Added in edit: Apparently Andrew Stacey asked it on MathOverflow donkey's years ago, getting two bad answers, and an interesting answer by K.P. Hart explaining a mistake in one of the answers. However, no answer to the original question was forthcoming.

  • $\begingroup$ It is possible to reduce the number of open sets of this topological space by replacing the condition 1 with "the empty set" and the second with $\{0,0\} \cup \{ (m,n) | n \leq k \cup n \geq f(m)\}$ where $f$ is a function from $\mathbb N$ to $\mathbb N $ and $k \in \mathbb N$. Because I've only taken away open sets, your subnet still converges, and the proof of Lemma 1 goes through basically as before. One could hope to cleverly remove open sets from your example so that it is compact, but Lemma 1 still holds. Is this obviously impossible? It sounds unlikely but I'm not sure. $\endgroup$
    – Will Sawin
    Jan 4 '20 at 15:34
  • $\begingroup$ @WillSawin That is an interesting approach, unfortunately I don't know how to push it further than you have to get a compact space.

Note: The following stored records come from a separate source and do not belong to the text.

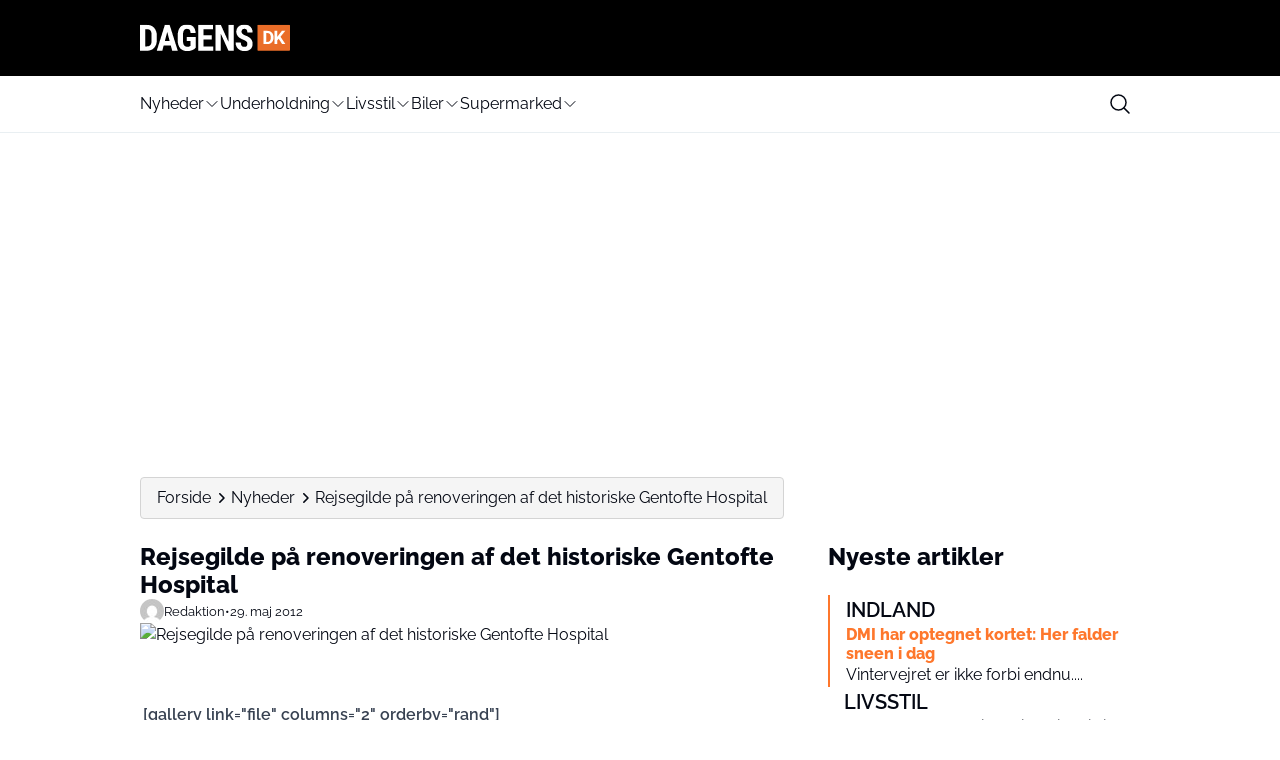

--- FILE ---
content_type: image/svg+xml
request_url: https://media.mgdk.dk/wp-content/uploads/sites/2/2025/06/DagensDK-Logo-Light.svg
body_size: 4196
content:
<svg width="500" height="90" viewBox="0 0 500 90" fill="none" xmlns="http://www.w3.org/2000/svg">
<g clip-path="url(#clip0_99_24)">
<path d="M497.712 87.2692H393.61C392.303 87.2692 391.322 86.2069 391.322 84.9812V3.18682C391.322 1.87942 392.384 0.898865 393.61 0.898865H497.712C499.019 0.898865 500 1.96113 500 3.18682V84.9812C500 86.2069 498.938 87.2692 497.712 87.2692Z" fill="#EA6D28"/>
<path d="M0 87.5143V1.22571H22.7978C32.8485 1.22571 40.9381 4.4125 46.9031 10.8678C52.8681 17.3231 55.9732 26.0664 56.0549 37.1793V51.1522C56.0549 62.5102 53.0315 71.4169 47.0665 77.8722C41.1015 84.3275 32.8485 87.596 22.3076 87.596H0V87.5143ZM17.4865 15.6889V72.9695H22.7161C28.5177 72.9695 32.6034 71.4169 34.973 68.3936C37.3427 65.3702 38.5684 60.0589 38.7318 52.5413V37.5879C38.7318 29.4983 37.5878 23.9418 35.3816 20.755C33.0936 17.5683 29.3349 15.934 23.8601 15.7706H17.4865V15.6889Z" fill="white"/>
<path d="M102.713 69.8644H78.9345L74.2768 87.5143H55.8915L82.8567 1.22571H98.7906L125.919 87.5143H107.289L102.713 69.8644ZM82.775 55.3195H98.8724L90.7828 24.5138L82.775 55.3195Z" fill="white"/>
<path d="M185.651 77.7088C182.301 81.3041 178.134 84.0824 173.313 85.8801C168.492 87.6777 163.099 88.6583 157.297 88.6583C147.41 88.6583 139.647 85.5532 134.172 79.4247C128.698 73.2963 125.838 64.3079 125.674 52.623V37.0976C125.674 25.1675 128.289 16.0157 133.437 9.6421C138.666 3.1868 146.184 0 156.153 0C165.55 0 172.577 2.28796 177.317 6.94558C182.056 11.6032 184.834 18.7939 185.57 28.6812H168.655C168.165 23.2064 167.021 19.4476 165.223 17.4865C163.425 15.5254 160.565 14.4631 156.725 14.4631C151.986 14.4631 148.635 16.1791 146.511 19.611C144.386 23.043 143.242 28.5177 143.161 36.0353V51.7241C143.161 59.5686 144.305 65.2884 146.674 68.8838C149.044 72.4792 152.884 74.2768 158.278 74.2768C161.709 74.2768 164.488 73.6231 166.612 72.234L168.165 71.1718V55.2378H155.99V42.082H185.651V77.7088Z" fill="white"/>
<path d="M238.846 50.1716H211.718V73.0512H243.831V87.5143H194.313V1.22571H243.749V15.7706H211.718V36.1987H238.846V50.1716Z" fill="white"/>
<path d="M312.306 87.5143H294.901L269.407 30.8874V87.5143H252.002V1.22571H269.407L294.983 57.8526V1.22571H312.388V87.5143H312.306Z" fill="white"/>
<path d="M357.902 64.8799C357.902 61.3662 357.003 58.6697 355.205 56.872C353.407 55.0744 350.139 53.195 345.4 51.2339C336.738 47.9654 330.528 44.1249 326.769 39.7124C323.01 35.2999 321.049 30.0703 321.049 24.1052C321.049 16.8328 323.664 11.0312 328.812 6.61873C333.96 2.20624 340.497 0 348.423 0C353.734 0 358.474 1.14398 362.559 3.35022C366.645 5.55646 369.913 8.74326 372.12 12.8289C374.326 16.9145 375.47 21.4904 375.47 26.7201H358.065C358.065 22.7161 357.166 19.611 355.45 17.4865C353.734 15.362 351.283 14.2997 348.014 14.2997C344.991 14.2997 342.621 15.1986 340.905 16.9962C339.189 18.7939 338.372 21.2453 338.372 24.2687C338.372 26.6383 339.353 28.7629 341.232 30.724C343.112 32.6034 346.462 34.6462 351.283 36.689C359.699 39.7124 365.828 43.4712 369.587 47.8836C373.345 52.2961 375.306 57.9343 375.306 64.7982C375.306 72.3157 372.937 78.1991 368.116 82.3664C363.295 86.6155 356.839 88.74 348.586 88.74C343.03 88.74 337.964 87.596 333.388 85.3081C328.812 83.0201 325.217 79.7516 322.602 75.5025C319.987 71.2535 318.68 66.1873 318.68 60.3857H336.166C336.166 65.3702 337.147 68.9655 339.108 71.2535C341.069 73.5414 344.174 74.6037 348.586 74.6037C354.878 74.522 357.902 71.2535 357.902 64.8799Z" fill="white"/>
<path d="M411.423 65.2884V21.2453H424.988C428.828 21.2453 432.342 22.1441 435.365 23.8601C438.389 25.5761 440.84 28.1092 442.556 31.296C444.272 34.4828 445.089 38.1598 445.089 42.2455V44.2883C445.089 48.3739 444.272 52.051 442.556 55.2378C440.84 58.4246 438.47 60.876 435.447 62.6736C432.342 64.3896 428.91 65.2884 425.069 65.3702H411.423V65.2884ZM420.494 28.5994V58.016H424.906C428.42 58.016 431.198 56.872 433.077 54.5024C434.957 52.2144 435.937 48.8642 435.937 44.5334V42.2455C435.937 37.7513 435.038 34.401 433.159 32.0314C431.28 29.7434 428.583 28.5994 424.988 28.5994H420.494Z" fill="white"/>
<path d="M462.331 47.6385L457.591 52.7047V65.2884H448.521V21.2453H457.673V41.1832L461.677 35.7084L472.871 21.2453H484.066L468.459 40.7746L484.556 65.2067H473.77L462.331 47.6385Z" fill="white"/>
</g>
<defs>
<clipPath id="clip0_99_24">
<rect width="500" height="89.5" fill="white"/>
</clipPath>
</defs>
</svg>
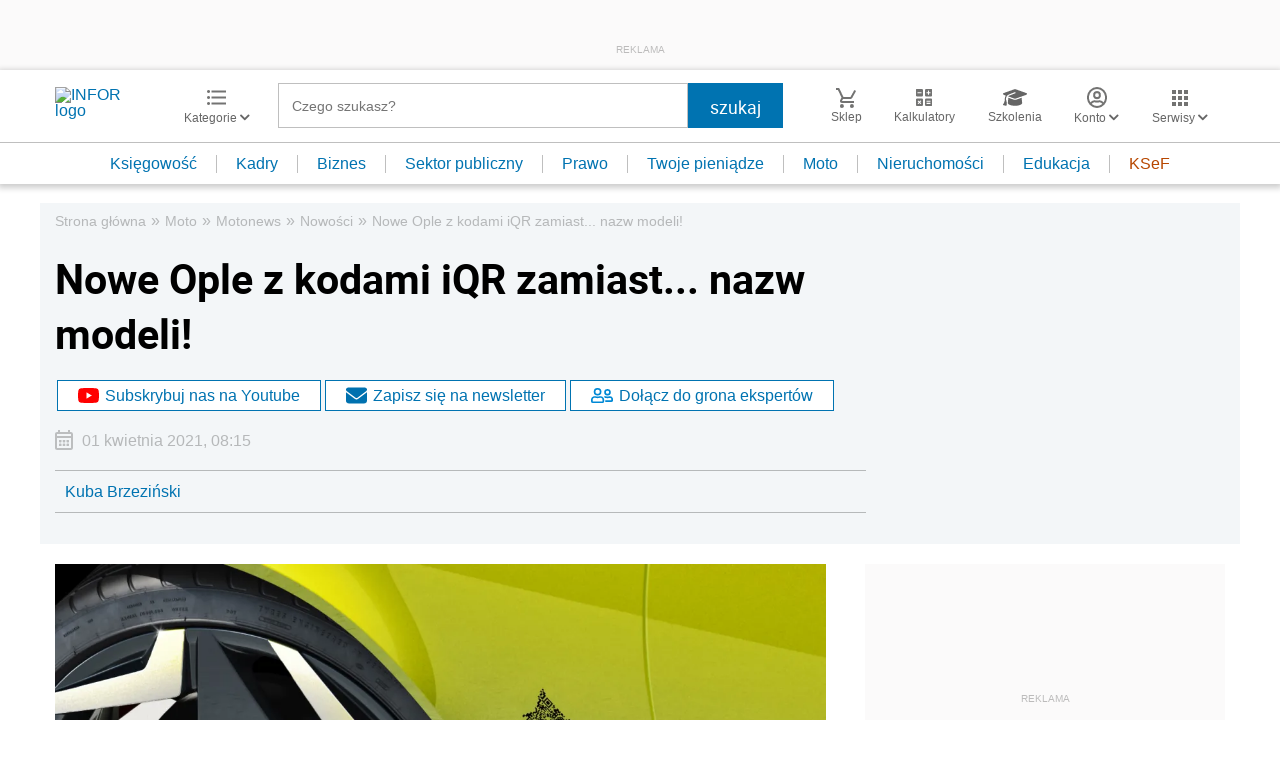

--- FILE ---
content_type: text/html; charset=utf-8
request_url: https://www.google.com/recaptcha/api2/aframe
body_size: 182
content:
<!DOCTYPE HTML><html><head><meta http-equiv="content-type" content="text/html; charset=UTF-8"></head><body><script nonce="lkTd_6A8h2GIc8ffDZpDig">/** Anti-fraud and anti-abuse applications only. See google.com/recaptcha */ try{var clients={'sodar':'https://pagead2.googlesyndication.com/pagead/sodar?'};window.addEventListener("message",function(a){try{if(a.source===window.parent){var b=JSON.parse(a.data);var c=clients[b['id']];if(c){var d=document.createElement('img');d.src=c+b['params']+'&rc='+(localStorage.getItem("rc::a")?sessionStorage.getItem("rc::b"):"");window.document.body.appendChild(d);sessionStorage.setItem("rc::e",parseInt(sessionStorage.getItem("rc::e")||0)+1);localStorage.setItem("rc::h",'1769004012335');}}}catch(b){}});window.parent.postMessage("_grecaptcha_ready", "*");}catch(b){}</script></body></html>

--- FILE ---
content_type: text/plain; charset=UTF-8
request_url: https://at.teads.tv/fpc?analytics_tag_id=PUB_5576&tfpvi=&gdpr_status=22&gdpr_reason=220&gdpr_consent=&ccpa_consent=&shared_ids=&sv=d656f4a&
body_size: -85
content:
N2MzY2FjMjUtNjBmNy00N2NiLTg4ODUtOWE4N2I1MmMxYzM3IzUtNQ==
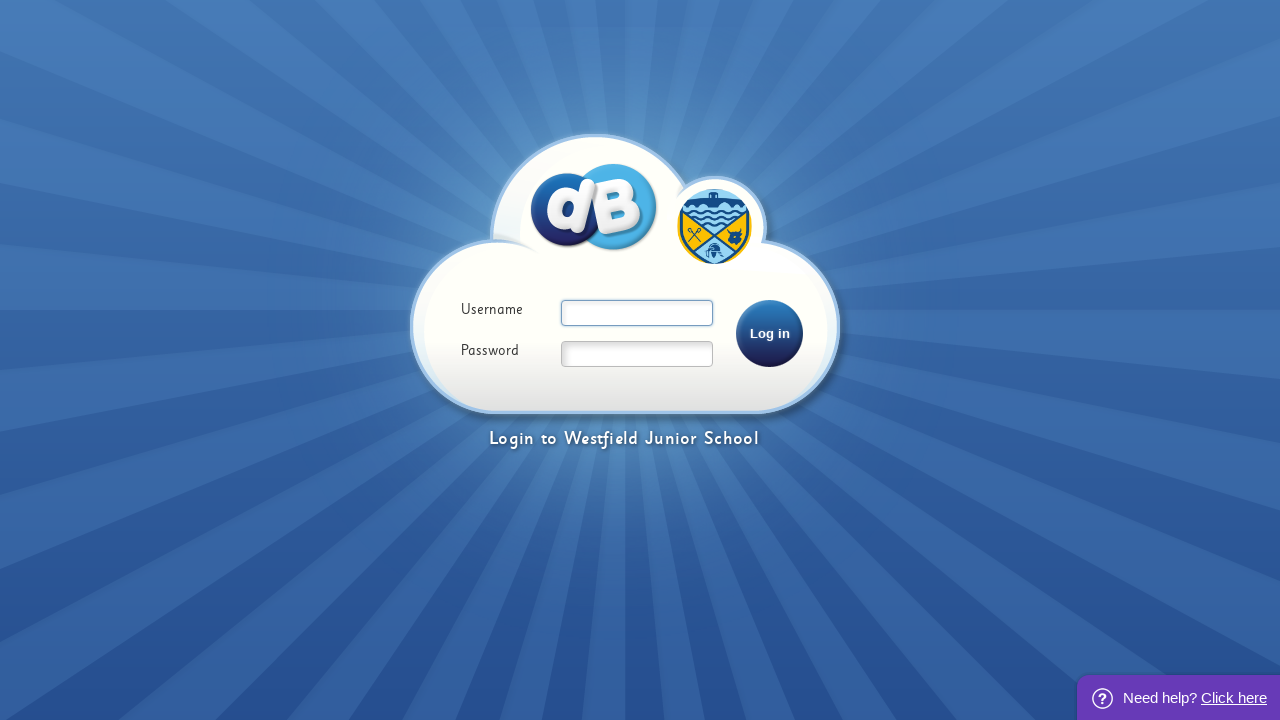

--- FILE ---
content_type: text/html;charset=UTF-8
request_url: https://westfieldjunior.com/cambs/primary/westfield/arenas/westfield/CookiePolicy.action?backto=http://solusikebersihan.id/product-category/microfiber/
body_size: 2594
content:
























	
	
	
<!DOCTYPE html>
	<html xmlns="http://www.w3.org/1999/xhtml" class="no-touch ">
		<head>
			
			
			<script>
				var DB = DB || {};
				DB.actionPath = "/service/util/login";
			</script>
			
			<meta http-equiv="Content-Type" content="text/html;charset=utf-8" />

One side remark is that your space is not Hausdorff, and for me it always feels less convincing that a net "actually" converges to a point when it also converges to all the others as well, so I was implicitly looking for a Hausdorff example. $\endgroup$ Jan 4 '20 at 20:22
  • $\begingroup$ @WillSawin However, to get a compact non-sequentially-compact space the topology on the points $\mathbb{N} \times \mathbb{N} \setminus \{(0,0)\}$ must be altered, because if they remain discrete and the whole space is compact, then the topology is homeomorphic to the one-point compactification of $\mathbb{N}$. $\endgroup$ Jan 4 '20 at 20:23
  • $\begingroup$ Under ZFC a compact Hausdorff space that is not sequentially compact has cardinality $\geq 2^{\aleph_1}$, so it cannot be proved in ZF that there is a countable compact Hausdorff space that is not sequentially compact (because then it would be provable in ZFC too). $\endgroup$ Aug 13 at 10:19

I give an explicit example here: let $X = \{0,1\}^I$ where $I = \{0,1\}^\mathbb{N}$. This is a compact space by Tychonoff's theorem, so every net has a convergent subnet.

If we denote for $i \in I$ and $n \in \mathbb{N}$ by $\pi_n(i)$ the $n$-th coordinate of the sequence (or function) $i$, then the required sequence is $(f_n)_n$, where all $f_n : I \to \{0,1\}$ are given by $f_n(i) = \pi_n(i)$ for all $i \in I$.

In the linked answer I give a diagonalisation argument why no subsequence of $(f_n)$ can converge in $X$ (i.e. pointwise).

I think a convergent subnet of the $(f_n)$ (which exists by compactness) will probably involve some ultrafilter on $\mathbb{N}$, e.g. and so won't be as explicit.